● **Exercise**: What is needed is each line of the data below that holds the string "frames".

Collected data entries
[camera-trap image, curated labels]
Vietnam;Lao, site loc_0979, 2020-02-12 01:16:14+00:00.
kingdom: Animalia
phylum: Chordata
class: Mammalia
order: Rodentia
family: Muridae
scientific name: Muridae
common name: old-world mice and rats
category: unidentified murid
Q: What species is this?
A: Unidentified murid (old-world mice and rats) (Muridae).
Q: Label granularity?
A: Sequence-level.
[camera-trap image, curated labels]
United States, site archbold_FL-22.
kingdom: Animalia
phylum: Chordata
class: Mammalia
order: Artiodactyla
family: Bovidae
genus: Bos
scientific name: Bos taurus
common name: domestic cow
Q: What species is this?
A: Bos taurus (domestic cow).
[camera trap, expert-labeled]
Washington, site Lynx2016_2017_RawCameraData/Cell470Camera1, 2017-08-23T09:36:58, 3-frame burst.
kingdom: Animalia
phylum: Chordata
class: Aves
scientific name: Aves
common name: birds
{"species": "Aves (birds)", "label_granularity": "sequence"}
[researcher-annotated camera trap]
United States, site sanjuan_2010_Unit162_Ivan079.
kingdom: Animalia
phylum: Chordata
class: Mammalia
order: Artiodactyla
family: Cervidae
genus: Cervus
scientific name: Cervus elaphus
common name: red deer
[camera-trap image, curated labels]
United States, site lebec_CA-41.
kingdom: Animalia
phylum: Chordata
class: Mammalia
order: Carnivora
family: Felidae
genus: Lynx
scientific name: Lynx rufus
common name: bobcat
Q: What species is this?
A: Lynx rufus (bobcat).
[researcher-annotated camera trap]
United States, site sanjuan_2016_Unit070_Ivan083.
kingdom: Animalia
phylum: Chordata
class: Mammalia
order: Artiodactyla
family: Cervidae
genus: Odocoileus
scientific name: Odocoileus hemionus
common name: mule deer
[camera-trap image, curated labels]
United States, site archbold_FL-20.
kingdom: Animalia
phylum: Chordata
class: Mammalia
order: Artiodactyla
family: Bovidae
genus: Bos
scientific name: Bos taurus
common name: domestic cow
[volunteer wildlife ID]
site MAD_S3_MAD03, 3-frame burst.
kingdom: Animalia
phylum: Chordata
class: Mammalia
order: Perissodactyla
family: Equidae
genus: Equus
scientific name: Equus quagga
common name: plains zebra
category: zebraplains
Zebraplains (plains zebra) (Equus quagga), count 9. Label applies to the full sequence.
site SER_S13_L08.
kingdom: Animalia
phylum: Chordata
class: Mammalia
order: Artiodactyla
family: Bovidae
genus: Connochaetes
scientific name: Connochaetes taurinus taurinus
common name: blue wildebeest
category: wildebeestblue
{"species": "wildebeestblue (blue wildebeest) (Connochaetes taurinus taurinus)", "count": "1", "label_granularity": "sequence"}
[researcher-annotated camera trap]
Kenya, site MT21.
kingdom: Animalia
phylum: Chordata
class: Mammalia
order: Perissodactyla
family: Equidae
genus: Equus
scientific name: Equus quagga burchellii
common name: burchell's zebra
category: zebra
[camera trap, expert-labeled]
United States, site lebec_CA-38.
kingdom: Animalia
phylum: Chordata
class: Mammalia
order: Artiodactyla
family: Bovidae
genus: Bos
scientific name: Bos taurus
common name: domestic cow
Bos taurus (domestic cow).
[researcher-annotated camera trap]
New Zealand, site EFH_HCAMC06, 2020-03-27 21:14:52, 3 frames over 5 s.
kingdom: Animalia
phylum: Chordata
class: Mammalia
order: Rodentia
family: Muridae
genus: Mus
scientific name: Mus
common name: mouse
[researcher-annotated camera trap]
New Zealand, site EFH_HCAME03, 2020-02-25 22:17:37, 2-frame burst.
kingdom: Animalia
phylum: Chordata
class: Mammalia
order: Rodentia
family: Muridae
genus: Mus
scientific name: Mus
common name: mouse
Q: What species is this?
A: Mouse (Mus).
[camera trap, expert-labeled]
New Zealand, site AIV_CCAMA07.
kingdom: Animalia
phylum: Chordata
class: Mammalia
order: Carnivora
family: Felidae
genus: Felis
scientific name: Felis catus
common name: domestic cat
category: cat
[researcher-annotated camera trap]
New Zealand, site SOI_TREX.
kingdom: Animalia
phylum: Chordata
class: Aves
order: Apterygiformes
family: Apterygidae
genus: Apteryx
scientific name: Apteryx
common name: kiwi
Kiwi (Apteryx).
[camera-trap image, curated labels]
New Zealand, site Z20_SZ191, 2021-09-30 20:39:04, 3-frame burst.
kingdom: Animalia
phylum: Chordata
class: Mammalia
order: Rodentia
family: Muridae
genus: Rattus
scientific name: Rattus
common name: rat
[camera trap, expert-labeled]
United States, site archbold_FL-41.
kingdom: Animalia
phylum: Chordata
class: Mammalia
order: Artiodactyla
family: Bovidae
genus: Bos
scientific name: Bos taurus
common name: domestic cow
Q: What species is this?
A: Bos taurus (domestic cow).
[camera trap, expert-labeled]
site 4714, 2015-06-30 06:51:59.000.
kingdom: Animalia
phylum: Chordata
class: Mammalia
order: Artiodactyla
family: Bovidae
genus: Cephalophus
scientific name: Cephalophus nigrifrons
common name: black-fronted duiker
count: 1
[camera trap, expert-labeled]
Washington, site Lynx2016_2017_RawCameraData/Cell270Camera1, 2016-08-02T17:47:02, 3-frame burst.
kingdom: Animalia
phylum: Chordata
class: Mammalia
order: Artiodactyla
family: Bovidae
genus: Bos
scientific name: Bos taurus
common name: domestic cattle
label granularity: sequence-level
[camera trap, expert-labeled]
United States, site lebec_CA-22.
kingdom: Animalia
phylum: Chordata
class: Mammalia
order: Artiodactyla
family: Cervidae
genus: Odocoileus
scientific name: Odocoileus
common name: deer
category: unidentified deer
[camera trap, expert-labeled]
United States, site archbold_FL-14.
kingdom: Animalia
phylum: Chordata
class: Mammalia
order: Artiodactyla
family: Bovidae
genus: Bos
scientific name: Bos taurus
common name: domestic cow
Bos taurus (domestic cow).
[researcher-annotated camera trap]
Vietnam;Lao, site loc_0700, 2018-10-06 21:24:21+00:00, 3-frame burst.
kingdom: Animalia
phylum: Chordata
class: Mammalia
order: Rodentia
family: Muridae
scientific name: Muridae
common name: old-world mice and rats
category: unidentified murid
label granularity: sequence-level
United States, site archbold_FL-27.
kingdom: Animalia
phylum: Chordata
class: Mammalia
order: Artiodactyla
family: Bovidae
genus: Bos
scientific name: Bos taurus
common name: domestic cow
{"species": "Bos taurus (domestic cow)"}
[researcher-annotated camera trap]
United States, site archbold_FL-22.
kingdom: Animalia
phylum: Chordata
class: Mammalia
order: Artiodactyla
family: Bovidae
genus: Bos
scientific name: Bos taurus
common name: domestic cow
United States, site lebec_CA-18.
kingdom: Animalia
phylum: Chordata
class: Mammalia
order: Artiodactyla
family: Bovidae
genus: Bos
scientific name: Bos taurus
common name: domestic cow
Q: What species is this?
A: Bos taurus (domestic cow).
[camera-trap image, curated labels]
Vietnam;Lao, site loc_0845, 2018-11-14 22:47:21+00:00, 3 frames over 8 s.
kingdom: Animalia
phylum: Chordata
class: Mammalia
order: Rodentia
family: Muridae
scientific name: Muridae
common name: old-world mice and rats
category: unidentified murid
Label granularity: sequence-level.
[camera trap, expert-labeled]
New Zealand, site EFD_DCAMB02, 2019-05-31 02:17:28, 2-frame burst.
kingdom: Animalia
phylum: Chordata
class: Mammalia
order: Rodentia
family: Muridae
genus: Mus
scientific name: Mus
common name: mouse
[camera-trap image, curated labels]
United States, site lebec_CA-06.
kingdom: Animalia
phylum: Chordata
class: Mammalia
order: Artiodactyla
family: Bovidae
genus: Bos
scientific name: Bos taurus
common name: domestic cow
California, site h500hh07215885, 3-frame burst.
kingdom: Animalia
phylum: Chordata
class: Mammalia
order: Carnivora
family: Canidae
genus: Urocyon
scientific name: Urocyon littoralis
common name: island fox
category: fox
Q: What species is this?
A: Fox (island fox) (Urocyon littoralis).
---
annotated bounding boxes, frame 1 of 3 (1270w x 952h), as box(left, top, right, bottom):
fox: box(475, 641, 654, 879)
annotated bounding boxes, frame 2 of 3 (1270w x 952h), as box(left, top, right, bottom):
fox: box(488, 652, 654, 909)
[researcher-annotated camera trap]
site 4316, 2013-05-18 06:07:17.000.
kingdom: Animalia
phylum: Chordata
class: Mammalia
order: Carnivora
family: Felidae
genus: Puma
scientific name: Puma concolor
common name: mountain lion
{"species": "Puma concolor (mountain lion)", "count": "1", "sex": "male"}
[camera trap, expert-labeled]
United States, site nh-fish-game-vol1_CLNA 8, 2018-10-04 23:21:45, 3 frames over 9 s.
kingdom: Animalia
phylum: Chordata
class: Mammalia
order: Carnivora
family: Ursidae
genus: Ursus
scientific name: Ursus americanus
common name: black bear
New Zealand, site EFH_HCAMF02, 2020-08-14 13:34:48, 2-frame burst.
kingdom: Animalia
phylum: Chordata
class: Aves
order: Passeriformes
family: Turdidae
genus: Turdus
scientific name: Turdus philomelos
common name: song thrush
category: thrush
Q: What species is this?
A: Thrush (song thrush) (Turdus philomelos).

● **Output for this task**:
New Zealand, site EFH_HCAMC06, 2020-03-27 21:14:52, 3 frames over 5 s.
Vietnam;Lao, site loc_0845, 2018-11-14 22:47:21+00:00, 3 frames over 8 s.
United States, site nh-fish-game-vol1_CLNA 8, 2018-10-04 23:21:45, 3 frames over 9 s.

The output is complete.